Pennsylvania courts don’t have to listen to the US Supreme Court
-DID YOU KNOW?-
By Tara Yilmaz
→ Did you know that Pennsylvania courts don't have to listen to the United States Supreme Court of the United States Constitution?
“The judicial Power of the United States shall be vested in one supreme Court," United States Constitution Article III (3): Section 1
→ Did you know most Americans understand the United States Supreme Court as the highest court in the land? Whether they read the historic Pennsylvania Constitution or not, it's rational for people to expect judges to follow the nine Supreme Court Justices' directions. But the Pennsylvania Supreme Court explained in its 1998 decision in Commonwealth v. Chad Franciscus our state courts aren't bound to those rulings. According to the Franciscus case law, Pennsylvania courts can follow federal rulings but if they choose to they are; “free to reject the conclusion of the U.S. Supreme Court." Instead, Pennsylvania courts are mandated to base their rulings on the logic of the Pennsylvania Supreme Court.
→ Did you know all state judges are sworn to uphold the U.S. Constitution? The judges swore to fulfill an obligation to the Pennsylvania Constitution Article VI (6): Section 3. Franciscus ruling states, “Even where the text of the provisions of the state and federal constitutions are similar or identical, the appellate courts are not bound to interpret them as if they were mirror images." In short, the Pennsylvania Supreme Court instructed its subordinate courts to pay primary attention to the state constitution even when provisions in both documents have the exact privileges and protections. Litigants must therefore raise claims of the Pennsylvania Constitution to become eligible for relief in either state civil or criminal courts.
→ Did you know in 1996, Congress enacted former President Bill Clinton's Antiterrorism and Effective Death Penalty Act (AEDPA) in response to the previous year's Oklahoma City bombing. The new law was sold as the solution to national cries of prolonged waits for executions in criminal cases. However, that legislation had little ability to deter terrorist attacks or shorten the number of time prisoners spend on death row before they're executed. But the AEDPA did remove most of the power federal courts had to correct bad rulings in state criminal cases which have nothing to do with terrorism or death row. Which is how the Pennsylvania Supreme Court could legally bound state courts to the Constitution of this Commonwealth and not the Constitution of the United States.
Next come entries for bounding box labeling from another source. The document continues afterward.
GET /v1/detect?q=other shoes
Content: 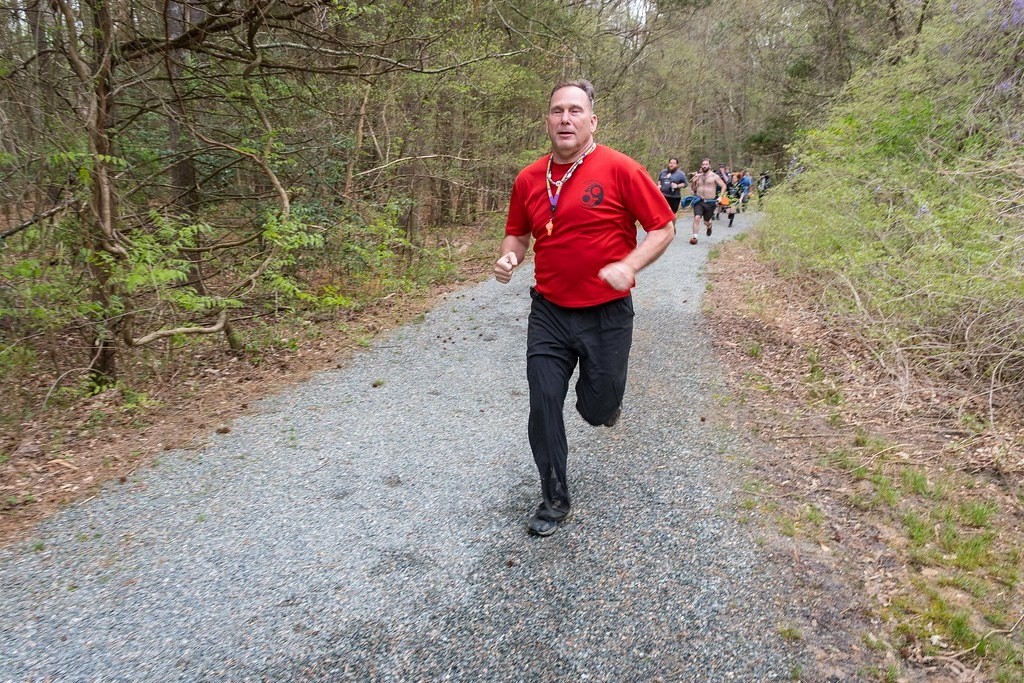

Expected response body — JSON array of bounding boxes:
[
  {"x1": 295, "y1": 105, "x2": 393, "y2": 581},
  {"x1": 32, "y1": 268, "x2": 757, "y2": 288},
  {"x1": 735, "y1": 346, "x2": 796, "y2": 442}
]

Without much federal oversight in appeals, prisoners who would otherwise prove their innocence have difficulty securing relief because of the AEDPA. As a result, justice varies from state to state. In the state of Pennsylvania, justice is defined by each district or even county where a person is accused of a crime. Since the passing of the AEDPA Pennsylvania court decisions have strayed far away from national standards, puzzling litigants who understand those provisions of the United States Constitution because they filed claims in other places.
→ Did you know confusion is highlighted in the case of Terrance Lewis, a Philadelphia teenager who was convicted of second-degree murder? Terrance Lewis was sentenced to life imprisonment in 1999 as a youth. After unsuccessful appeals in state courts, Lewis maintained his innocence and appealed the conviction to Federal Magistrate Judge Berle M. Schiller in 2010. When a hearing concluded, Judge Schiller declared Lewis had proven his innocence but would die behind bars due to lack of jurisdiction to overturn the conviction of Pennsylvania courts. Stunned by that decision, Lewis appealed to the United States Court of Appeal for the Third Circuit (in which Pennsylvania is theoretically under). In 2011, the Circuit Court of three judges upheld Judge Schiller's ruling even though he was innocent of the crime. The United States Supreme Court ultimately denied an appellate review of the case. But Lewis was eventually released from prison in 2019 after the Pennsylvania Supreme Court ruled that defendants sentenced to life imprisonment as juveniles had to receive new sentences.
→ Did you know many of the politicians who were proponents of the AEDPA in the 1990s now admit that it was a failure, including President Joe Biden, who was a senator at the time of passage? Although states have the right to set up their own laws, they must coincide with the United States Constitution. Otherwise, state governments will erroneously believe they are individual countries, a debate settled in 1865 when the U.S. Civil War ended. Resolving the AEDPA will immediately prevent bad judicial decisions because federal courts will once again have the authority to correct rogue courts such as the one that robbed teenage Lewis of two decades of freedom.